# Pokemon Crystal... in 3D?



## Jυstin (Oct 18, 2014)

Hell yeah

[YOUTUBE]wD_ps0sLAEI[/YOUTUBE]


----------



## Charlotte D. Kurisu (Oct 18, 2014)

My eyes 

Otherwise, it's pretty cool.. Though it would be sick with the battle animations..


----------



## Yagura (Oct 18, 2014)

Incoming cease and desist from Nintendo.


----------



## Charlotte D. Kurisu (Oct 18, 2014)

NightRazr Nintendo Ninjas are on there way right now


----------



## Jυstin (Oct 18, 2014)

If Nintendo were smart, they'd seize the opportunity and market this, after making improvements on it.

But then I said they should have done the same with Brawl hacks. They could have taken them upon themselves, tweaked them to be perfectly compatible with the Wii, and sold them at the convenience of the player (cause hacking was a bitch to learn). After dealing with the legal issues of different console IPs, and giving them their cut.

But I don't think Nintendo's one for making smart business decisions. They almost fucked themselves by trying to get rid of Smash Bros. Melee from the EVO streaming, which they quickly realized was a bad idea and backpedaled. With so many loyal fans willing to do this stuff for free, who needs employees? Nintendo could have it made if they played their cards right


----------



## Yagura (Oct 18, 2014)

That would be incredibly unprofessional and silly.


----------



## Charlotte D. Kurisu (Oct 18, 2014)

And not worth it.. It's not like the game is brimmed with quality or anything..


----------



## Death-kun (Oct 19, 2014)

Nintendo wouldn't do anything about this anyway. Most companies don't give a shit unless you start profiting from their property.


----------



## Jυstin (Oct 21, 2014)

Yeah it's the same with Serio's Castlevania Fighter, which I KNOW people have said they would pay for if Konami got behind it and sold it on console. I'd buy this too.



Yagura said:


> That would be incredibly unprofessional and silly.



They're no strangers to such actions. The whole Melee EVO thing is a prime example of that.


----------



## Shanks (Nov 18, 2014)

Oh well. I remember playing the old and first version. It was awesome then, but looking back now, damn the graphic is shitty.


----------



## Charlotte D. Kurisu (Nov 19, 2014)

Electra said:


> Oh well. I remember playing the old and first version. It was awesome then, but looking back now, damn the graphic is shitty.



Please tell me you're kidding


----------



## St. YatōKiri_Kilgharrah (Nov 23, 2014)

Jυstin said:


> If Nintendo were smart, they'd seize the opportunity and market this, after making improvements on it.
> 
> But then I said they should have done the same with Brawl hacks. They could have taken them upon themselves, tweaked them to be perfectly compatible with the Wii, and sold them at the convenience of the player (cause hacking was a bitch to learn). After dealing with the legal issues of different console IPs, and giving them their cut.
> 
> But I don't think Nintendo's one for making smart business decisions.

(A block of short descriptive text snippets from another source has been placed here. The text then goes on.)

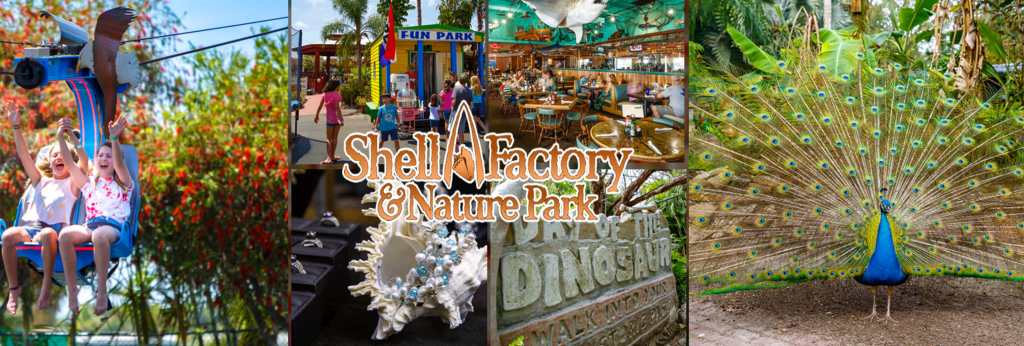 shell factory fort myers, fl #familytravel
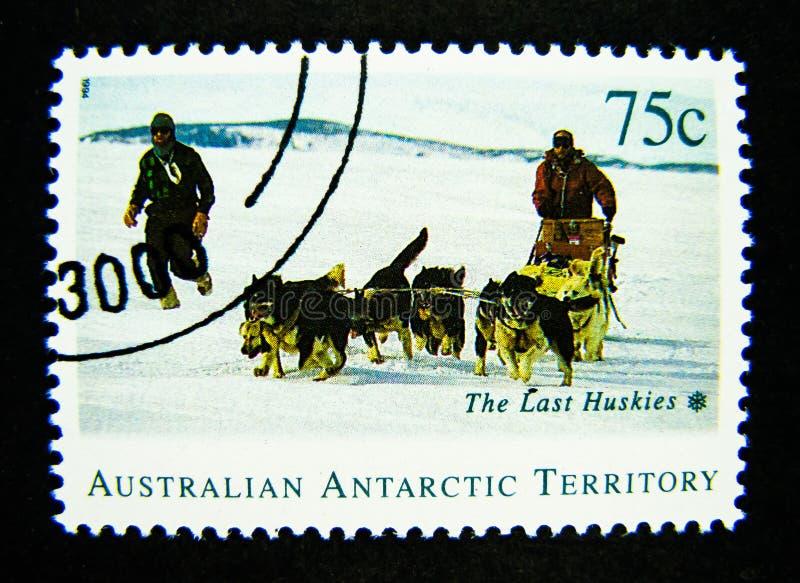 Znaczek drukujący w Australia pokazuje wizerunek ostatni husky, Australijski Antarktyczny terytorium na wartości przy 75 centem zdjęcia royalty free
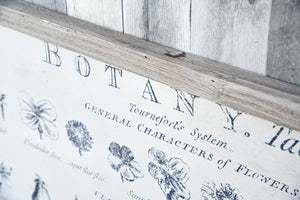 Botany Botanic Flower Plant Framed Wall Art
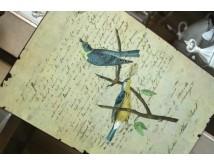 Tabliczka z ptakami nr 4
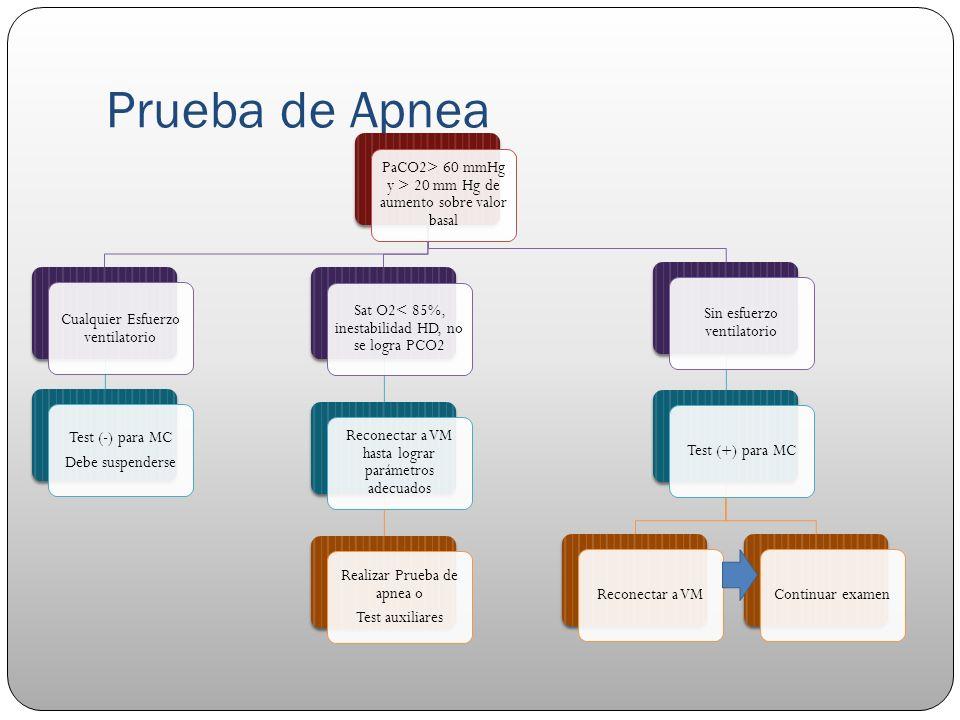 Prueba de Apnea PaCO2> 60 mmHg y > 20 mm Hg de aumento sobre valor basal Cualquier Esfuerzo ventilatorio Test (-) para MC Debe suspenderse Sat O2< 85%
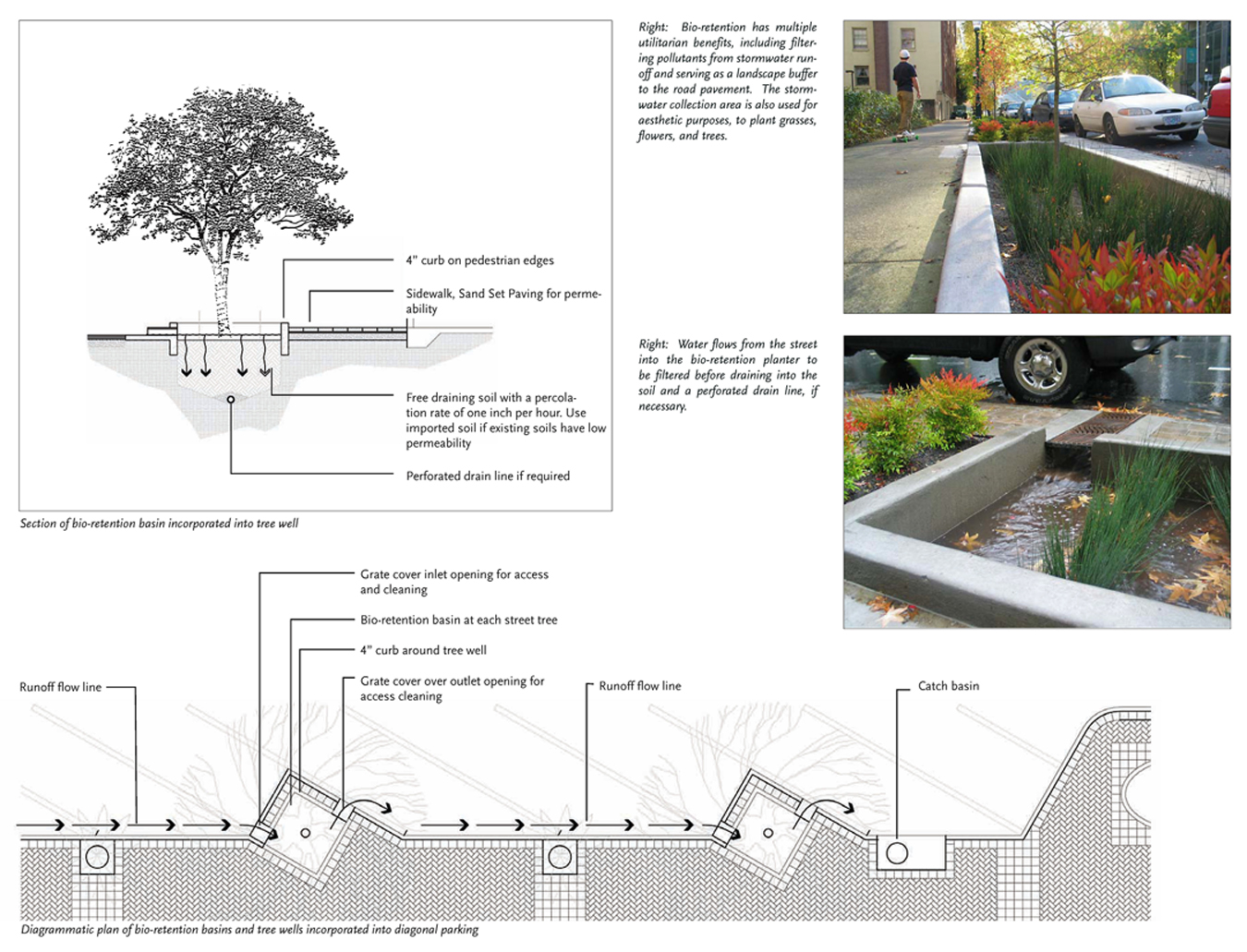 Another example of intertwining design strategies with implementation strategies is to provide enough detail [e.g. of bioretention basins, tree wells and diagonal parking] such that the plan can be implemented with great ease.  Source:  Moule & Polyzoides Architects and Urbanists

They almost fucked themselves by trying to get rid of Smash Bros. Melee from the EVO streaming, which they quickly realized was a bad idea and backpedaled. With so many loyal fans willing to do this stuff for free, who needs employees? Nintendo could have it made if they played their cards right


No you just have zero idea how business and copy right law works.

Doing what you suggest would leave nintendo liable to litigation on the grounds that they havent done enough to properly protect their IP's making it fair game for people to do whatever the fuck they want.

They'd have to go through a bunch of legal shennanigans then outright purchase the people who work on this shit.

Also its in general, a waste of their time and resources. It wont make them money that they wouldnt have made otherwise.

After all Brawl did still sell 12 million copies


And the thing with EVO, was the lawyers acting too fast without their consent. Nothing nintendo themselves did. Check your facts before you wreck yourself crackerjack.

We're always watchin'


----------



## Jυstin (Nov 23, 2014)

That doesn't sound like a logical chain reaction at all. There is nothing to suggest from that that they can't protect their own IPs, at least nothing beyond what people already know. It's not exactly a secret that this shit isn't locked down and secure.

It's not like I omitted that they'd have to deal with the "legal shenanigans". They wouldn't even need to purchase the people who work on them. They'd just need to purchase the hack itself (for the work said people put into it) and then just mass distribute it.

Or, you know, have their own existing team work on it. They're more then capable. It's not likely that they would get the consent for every 3rd party character to be included, but it's not like they couldn't profit off it with the ones they could actually do that with.

But essentially SSB4 is doing] what I just mentioned, only not with 3rd party characters. It's more akin to DLC, but they're implementing extra characters that weren't programmed into the original game, as far as I know. So essentially my idea was pretty spot on.

And I know plenty of how copyright works.

In short, it doesn't.

It's such a vague concept now that's been abused to hell and back, to the point of censoring ROYALTY FREE music and punishing people who do reviews, who are protected under the Fair Use Act.

I also don't buy that it was only the lawyers' faults. OBVIOUSLY they have to have a part in the issue, but they are still part of Nintendo and represent them. They were chosen by Nintendo, so it still reflects on Nintendo. I can't imagine that they're allowed to do anything without running it by Nintendo first. That's their job.

Not only has Nintendo made some dumb decisions (like how they're marketing, or not marketing, the Wii-U), but the whole Smash Bros. EVO stream shutdown was only undone AFTER it was seen how negatively the fans reacted. Capcom's done the same shit.

Not saying Nintendo's nearly as bad as Capcom, but it was still very unwise.


----------



## St. YatōKiri_Kilgharrah (Nov 23, 2014)

It had nothing to do with the fans. 

Nintendo's lawyers made a mistake. Thats about it.


----------